This week, we split up to delve further into the PathLinker paper according to our aims. I was assigned to research Yen’s k-shortest paths algorithm and present to the lab on Wednesday.
I’m now going to attempt to explain this algorithm–bear with me.
Some caveats: first, this is an algorithm for computing the k-shortest loopless paths from one node to another, and this algorithm only considers simple paths, where nodes may not be repeated.
To compute the k-shortest paths (where k is a user-defined parameter, say 10 or 4), we first find the shortest path (k=1) using some sort of algorithm, say Dijkstra’s.

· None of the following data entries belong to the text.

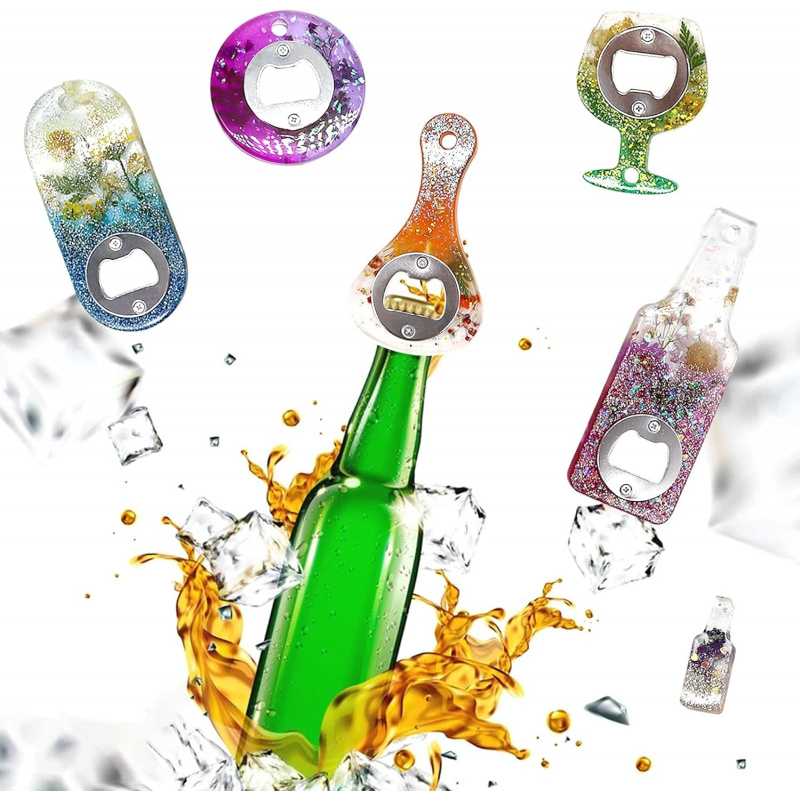 Bottle opener resin mold、Beer  - đánh giá và giá Silicone Epoxy Resin Molds Set
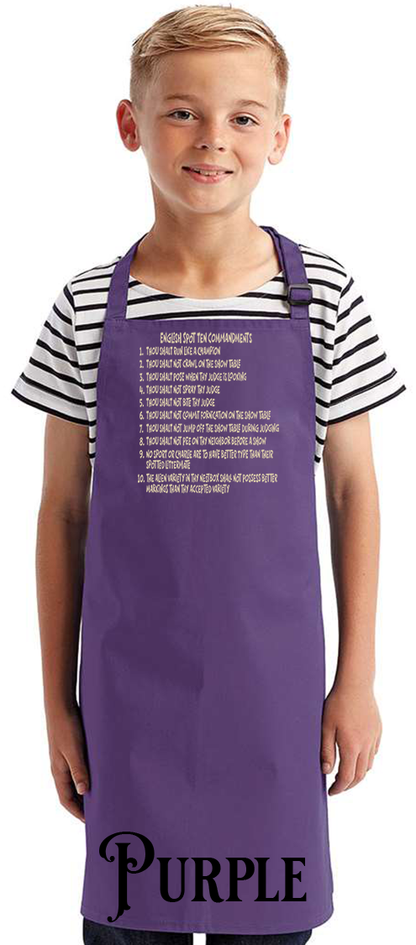 English Spot Commandments Apron YOUTH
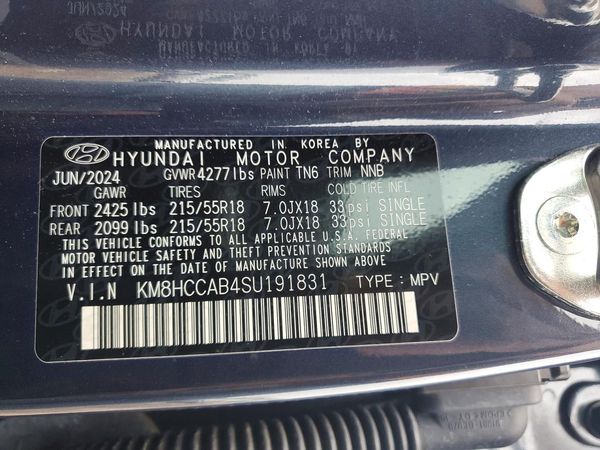 2025 HYUNDAI KONA — VINS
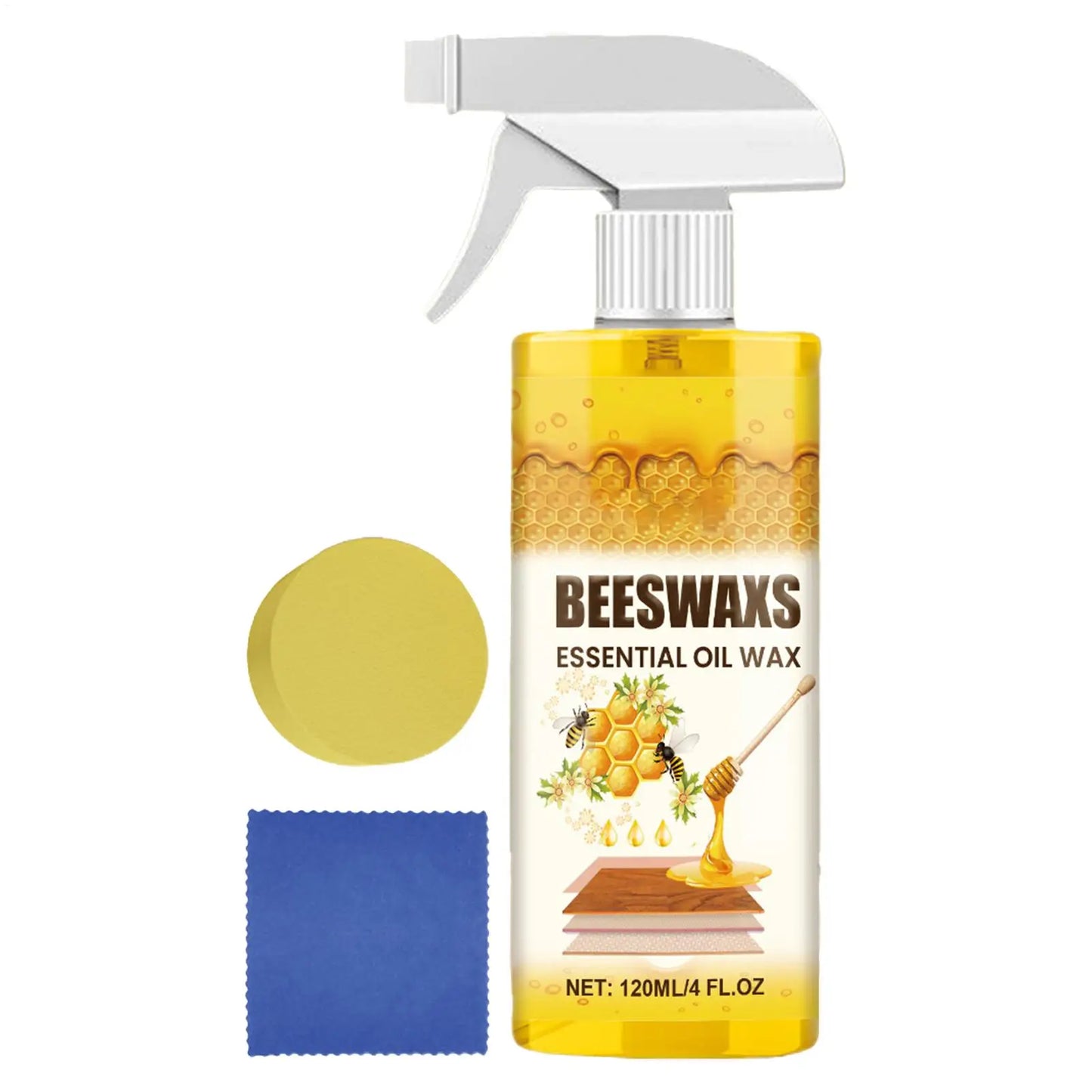 Wood Restorer & Beeswax Polish Spray 120ml – Furniture & Floors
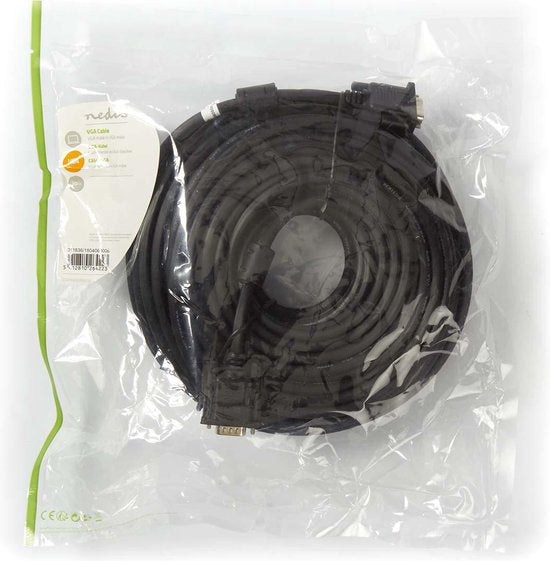VGA-kabel | VGA male  -  VGA male | m | Zwart - afbeelding 2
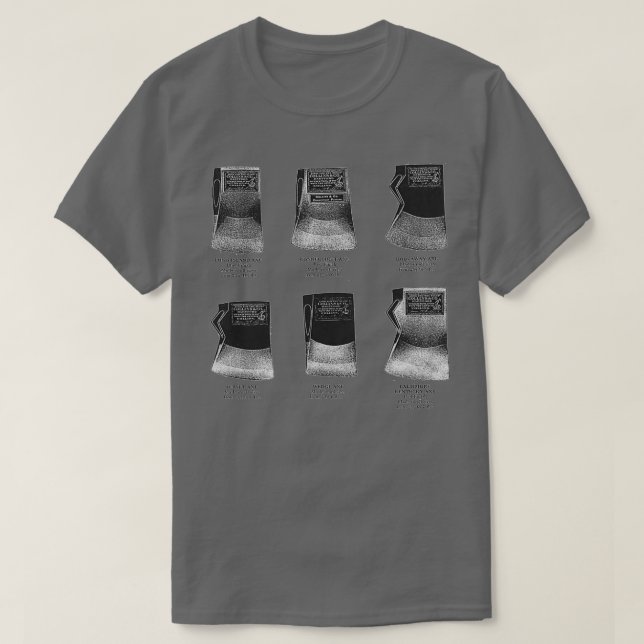 Camiseta Collins Co Ax Head and label Antiguo Catalog (Diseño del anverso)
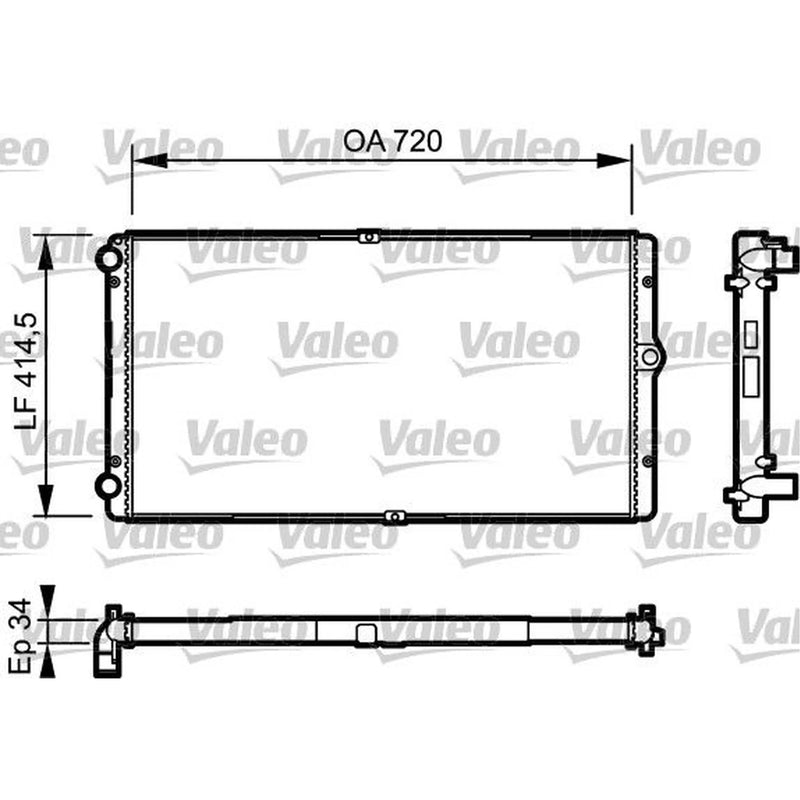 Valeo Engine Radiator 732177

Here’s our wonderful graph from Graphspace:
Start Node |
End Node |
Weight |
a |
b |
1 |
a |
c |
1 |
a |
e |
9 |
b |
e |
3 |
b |
c |
4 |
c |
e |
2 |
So, using our graph, let’s find the shortest path from a to e (P_1). Looking at the graph, we can see that it is a->c->e, with cost 4. Now what we do is loop through all paths using this first path as a guide, because intuitively, there might be some obvious edges that we use in many of the shortest paths.
Let’s call what we’re using from P_1 the root path, and call what we use when we diverge from it the spur path. To find P_2 (the 2nd shortest path), we must go through the graph differently this time to make sure we just don’t get the shortest path again. Because we’re using P_1 as a guide, let’s pretend that the edge from a->c has infinite cost, so that we can never take that edge.
The paths that result from the root path being (a) is then [a ->b->e (4), a->e(9), a->b->c->e(7)].
Then, we expand our root path to be a->c, and pretend that the edge c->e has infinite cost, so the next path is [a->c->b->e (8)].
We combine the two lists of potential paths and look at their costs. [a->b->e (4), a->e(9),a->b->c->e(7), a->c->b->e(8)]. a->b->e is the 2nd shortest path (P_2)!
Then, we can simply search through the rest of the list for the next shortest path (P_3,…,P_k).